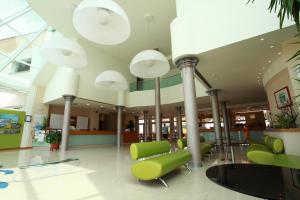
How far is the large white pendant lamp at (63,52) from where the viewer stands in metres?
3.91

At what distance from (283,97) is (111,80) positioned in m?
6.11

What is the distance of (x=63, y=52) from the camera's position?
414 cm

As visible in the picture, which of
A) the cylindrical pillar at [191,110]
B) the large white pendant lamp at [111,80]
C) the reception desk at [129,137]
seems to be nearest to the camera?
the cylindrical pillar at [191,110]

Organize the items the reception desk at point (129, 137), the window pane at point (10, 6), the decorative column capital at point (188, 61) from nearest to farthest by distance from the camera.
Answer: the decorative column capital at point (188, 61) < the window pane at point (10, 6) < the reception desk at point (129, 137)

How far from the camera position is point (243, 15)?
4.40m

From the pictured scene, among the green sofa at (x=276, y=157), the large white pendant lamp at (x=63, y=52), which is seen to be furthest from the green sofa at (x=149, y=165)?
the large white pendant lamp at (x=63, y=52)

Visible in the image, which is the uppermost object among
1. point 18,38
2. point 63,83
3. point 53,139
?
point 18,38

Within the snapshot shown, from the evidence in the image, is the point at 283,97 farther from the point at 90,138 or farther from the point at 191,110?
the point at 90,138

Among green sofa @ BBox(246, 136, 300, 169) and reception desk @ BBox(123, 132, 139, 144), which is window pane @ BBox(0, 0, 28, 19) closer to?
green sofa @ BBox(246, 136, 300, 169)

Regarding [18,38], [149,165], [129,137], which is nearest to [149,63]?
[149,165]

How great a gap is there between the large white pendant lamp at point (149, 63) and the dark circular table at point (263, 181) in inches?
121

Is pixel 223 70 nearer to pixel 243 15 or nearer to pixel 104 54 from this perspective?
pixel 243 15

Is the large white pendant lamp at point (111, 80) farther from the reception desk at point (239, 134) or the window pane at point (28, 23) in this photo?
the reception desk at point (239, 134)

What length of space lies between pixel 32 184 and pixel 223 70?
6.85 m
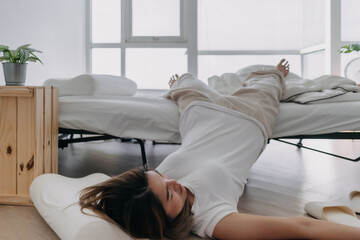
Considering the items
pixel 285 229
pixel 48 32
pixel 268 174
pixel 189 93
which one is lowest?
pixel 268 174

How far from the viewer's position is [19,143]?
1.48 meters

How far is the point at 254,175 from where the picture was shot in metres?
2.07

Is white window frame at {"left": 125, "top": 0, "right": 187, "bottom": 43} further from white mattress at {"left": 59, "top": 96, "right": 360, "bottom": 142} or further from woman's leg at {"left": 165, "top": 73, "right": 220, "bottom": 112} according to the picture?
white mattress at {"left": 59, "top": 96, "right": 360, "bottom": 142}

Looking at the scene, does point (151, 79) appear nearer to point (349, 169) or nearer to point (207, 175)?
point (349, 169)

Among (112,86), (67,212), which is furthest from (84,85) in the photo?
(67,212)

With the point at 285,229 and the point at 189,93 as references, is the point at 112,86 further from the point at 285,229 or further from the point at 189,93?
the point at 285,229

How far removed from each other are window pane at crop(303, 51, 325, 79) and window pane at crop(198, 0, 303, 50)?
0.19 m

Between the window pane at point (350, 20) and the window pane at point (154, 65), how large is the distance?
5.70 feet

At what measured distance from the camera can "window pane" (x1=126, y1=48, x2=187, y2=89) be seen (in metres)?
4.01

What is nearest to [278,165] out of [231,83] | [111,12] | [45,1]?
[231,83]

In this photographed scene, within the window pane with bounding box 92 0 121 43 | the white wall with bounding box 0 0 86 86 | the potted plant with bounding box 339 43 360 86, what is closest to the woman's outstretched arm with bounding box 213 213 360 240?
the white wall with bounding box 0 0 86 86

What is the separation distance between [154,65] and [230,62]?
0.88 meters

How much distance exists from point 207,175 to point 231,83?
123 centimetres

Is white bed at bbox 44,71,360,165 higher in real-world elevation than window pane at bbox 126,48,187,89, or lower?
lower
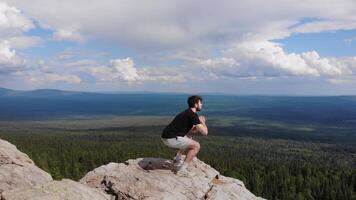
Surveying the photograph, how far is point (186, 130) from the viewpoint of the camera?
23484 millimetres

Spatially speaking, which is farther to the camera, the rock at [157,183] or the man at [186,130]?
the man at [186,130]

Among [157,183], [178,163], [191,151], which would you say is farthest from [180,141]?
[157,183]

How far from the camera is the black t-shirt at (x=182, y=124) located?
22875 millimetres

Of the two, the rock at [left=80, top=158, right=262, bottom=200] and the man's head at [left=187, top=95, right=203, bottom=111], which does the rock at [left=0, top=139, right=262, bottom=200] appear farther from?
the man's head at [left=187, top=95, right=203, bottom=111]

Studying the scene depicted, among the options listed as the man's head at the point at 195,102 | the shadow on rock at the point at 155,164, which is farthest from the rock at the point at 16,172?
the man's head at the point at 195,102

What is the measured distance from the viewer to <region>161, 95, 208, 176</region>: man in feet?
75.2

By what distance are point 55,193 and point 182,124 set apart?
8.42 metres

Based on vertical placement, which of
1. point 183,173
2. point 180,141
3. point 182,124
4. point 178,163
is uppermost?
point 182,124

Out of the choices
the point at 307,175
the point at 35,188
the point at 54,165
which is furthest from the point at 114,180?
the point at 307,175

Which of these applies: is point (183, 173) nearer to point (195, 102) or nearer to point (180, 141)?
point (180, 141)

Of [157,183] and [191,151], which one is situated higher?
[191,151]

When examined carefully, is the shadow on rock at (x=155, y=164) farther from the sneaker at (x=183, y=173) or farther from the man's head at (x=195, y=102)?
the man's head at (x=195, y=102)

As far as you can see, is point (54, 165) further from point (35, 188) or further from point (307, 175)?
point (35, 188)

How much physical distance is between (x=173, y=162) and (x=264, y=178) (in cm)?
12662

◆ ◆ ◆

## Problem statement:
Print the items verbatim, beginning at the line containing "How much distance" and stopping after the line containing "23484 millimetres". Leave out any pictures.

## Finished answer:
How much distance exists from point 207,175 to point 231,83?
123 centimetres

Is white bed at bbox 44,71,360,165 higher in real-world elevation than window pane at bbox 126,48,187,89, or lower?
lower
Surveying the photograph, how far is point (186, 130) from the viewpoint of the camera?
23484 millimetres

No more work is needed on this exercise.